## [Problem to solve]
Your response must be made up of each line in the data below that contains the string "Equus".

(Stored items)
◇ ◇ ◇ ◇ ◇ ◇ ◇

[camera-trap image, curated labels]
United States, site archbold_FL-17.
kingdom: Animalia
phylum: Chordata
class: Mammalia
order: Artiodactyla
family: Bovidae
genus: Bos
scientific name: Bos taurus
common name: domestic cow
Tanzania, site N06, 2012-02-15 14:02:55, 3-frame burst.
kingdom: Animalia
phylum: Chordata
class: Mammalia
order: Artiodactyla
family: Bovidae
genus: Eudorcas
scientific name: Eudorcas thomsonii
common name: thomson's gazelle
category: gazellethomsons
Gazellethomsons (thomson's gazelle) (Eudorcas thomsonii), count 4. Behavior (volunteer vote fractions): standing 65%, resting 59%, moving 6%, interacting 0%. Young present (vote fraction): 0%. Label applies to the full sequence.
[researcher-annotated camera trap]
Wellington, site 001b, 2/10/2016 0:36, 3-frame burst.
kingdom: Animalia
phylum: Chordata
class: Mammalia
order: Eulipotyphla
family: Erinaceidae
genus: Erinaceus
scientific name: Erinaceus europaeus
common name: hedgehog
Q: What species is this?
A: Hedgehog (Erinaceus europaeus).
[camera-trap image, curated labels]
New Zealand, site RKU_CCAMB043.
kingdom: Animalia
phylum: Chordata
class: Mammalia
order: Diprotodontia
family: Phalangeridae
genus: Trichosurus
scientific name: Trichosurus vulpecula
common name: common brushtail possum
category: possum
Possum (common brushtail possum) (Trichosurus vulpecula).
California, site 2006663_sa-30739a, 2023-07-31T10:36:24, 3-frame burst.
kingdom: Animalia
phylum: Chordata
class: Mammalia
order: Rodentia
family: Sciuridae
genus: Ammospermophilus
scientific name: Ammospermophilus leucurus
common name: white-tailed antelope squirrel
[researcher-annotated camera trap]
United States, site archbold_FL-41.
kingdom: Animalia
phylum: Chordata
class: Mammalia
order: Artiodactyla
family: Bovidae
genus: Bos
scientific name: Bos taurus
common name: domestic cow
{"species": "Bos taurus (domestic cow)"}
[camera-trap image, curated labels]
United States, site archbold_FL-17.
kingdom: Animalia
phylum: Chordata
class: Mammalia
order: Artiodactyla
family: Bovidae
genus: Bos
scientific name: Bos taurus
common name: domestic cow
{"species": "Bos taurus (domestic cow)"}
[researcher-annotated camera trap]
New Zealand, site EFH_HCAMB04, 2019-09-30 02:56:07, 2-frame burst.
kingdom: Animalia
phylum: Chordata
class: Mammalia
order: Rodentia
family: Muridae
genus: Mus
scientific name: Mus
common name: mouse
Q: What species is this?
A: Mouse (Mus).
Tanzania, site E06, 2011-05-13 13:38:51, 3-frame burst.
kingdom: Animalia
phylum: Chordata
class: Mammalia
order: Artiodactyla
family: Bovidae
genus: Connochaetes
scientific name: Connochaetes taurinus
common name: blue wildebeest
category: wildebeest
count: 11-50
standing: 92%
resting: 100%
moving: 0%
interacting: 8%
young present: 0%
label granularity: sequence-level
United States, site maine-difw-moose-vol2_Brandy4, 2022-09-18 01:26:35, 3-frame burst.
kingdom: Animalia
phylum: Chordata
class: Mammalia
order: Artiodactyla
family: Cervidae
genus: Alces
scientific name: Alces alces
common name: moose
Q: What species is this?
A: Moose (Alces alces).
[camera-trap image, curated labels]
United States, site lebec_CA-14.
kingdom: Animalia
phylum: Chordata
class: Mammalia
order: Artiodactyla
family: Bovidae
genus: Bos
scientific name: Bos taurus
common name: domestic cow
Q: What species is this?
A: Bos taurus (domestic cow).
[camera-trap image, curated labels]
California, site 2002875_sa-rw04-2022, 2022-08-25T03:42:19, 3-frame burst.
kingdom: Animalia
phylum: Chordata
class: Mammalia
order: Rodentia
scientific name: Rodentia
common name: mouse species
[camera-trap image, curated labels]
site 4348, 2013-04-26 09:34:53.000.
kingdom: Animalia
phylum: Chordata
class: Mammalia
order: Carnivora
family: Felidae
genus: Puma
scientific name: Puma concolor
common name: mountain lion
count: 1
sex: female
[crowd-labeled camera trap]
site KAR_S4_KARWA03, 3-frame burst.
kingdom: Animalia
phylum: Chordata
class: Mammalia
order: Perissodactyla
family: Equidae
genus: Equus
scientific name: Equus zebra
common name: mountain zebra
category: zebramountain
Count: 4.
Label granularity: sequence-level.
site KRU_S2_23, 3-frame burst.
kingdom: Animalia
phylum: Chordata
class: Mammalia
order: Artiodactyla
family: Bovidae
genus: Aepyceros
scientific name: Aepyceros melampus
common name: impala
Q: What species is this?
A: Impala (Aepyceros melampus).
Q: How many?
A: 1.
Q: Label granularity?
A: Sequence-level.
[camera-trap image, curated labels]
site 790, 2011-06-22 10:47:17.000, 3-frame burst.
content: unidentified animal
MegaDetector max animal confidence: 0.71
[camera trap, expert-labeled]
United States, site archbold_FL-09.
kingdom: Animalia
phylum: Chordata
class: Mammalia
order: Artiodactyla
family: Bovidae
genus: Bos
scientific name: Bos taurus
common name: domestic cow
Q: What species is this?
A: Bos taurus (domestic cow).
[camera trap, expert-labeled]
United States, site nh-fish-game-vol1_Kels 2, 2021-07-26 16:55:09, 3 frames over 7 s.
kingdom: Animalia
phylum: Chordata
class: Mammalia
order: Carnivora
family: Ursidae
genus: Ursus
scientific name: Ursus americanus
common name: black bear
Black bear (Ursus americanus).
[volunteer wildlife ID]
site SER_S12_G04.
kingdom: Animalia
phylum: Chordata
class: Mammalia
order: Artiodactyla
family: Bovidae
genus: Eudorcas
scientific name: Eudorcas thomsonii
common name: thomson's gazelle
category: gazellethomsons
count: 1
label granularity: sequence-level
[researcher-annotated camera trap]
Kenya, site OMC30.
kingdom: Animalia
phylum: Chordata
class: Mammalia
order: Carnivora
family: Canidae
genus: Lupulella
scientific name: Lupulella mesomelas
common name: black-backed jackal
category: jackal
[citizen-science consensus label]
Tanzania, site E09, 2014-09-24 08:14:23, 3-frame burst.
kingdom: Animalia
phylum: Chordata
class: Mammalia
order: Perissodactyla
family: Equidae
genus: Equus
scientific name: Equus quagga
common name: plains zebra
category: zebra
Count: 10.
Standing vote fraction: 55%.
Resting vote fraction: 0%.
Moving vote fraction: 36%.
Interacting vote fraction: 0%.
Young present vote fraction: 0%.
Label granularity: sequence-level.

◇ ◇ ◇ ◇ ◇ ◇ ◇

## [Expected output]
genus: Equus
scientific name: Equus zebra
genus: Equus
scientific name: Equus quagga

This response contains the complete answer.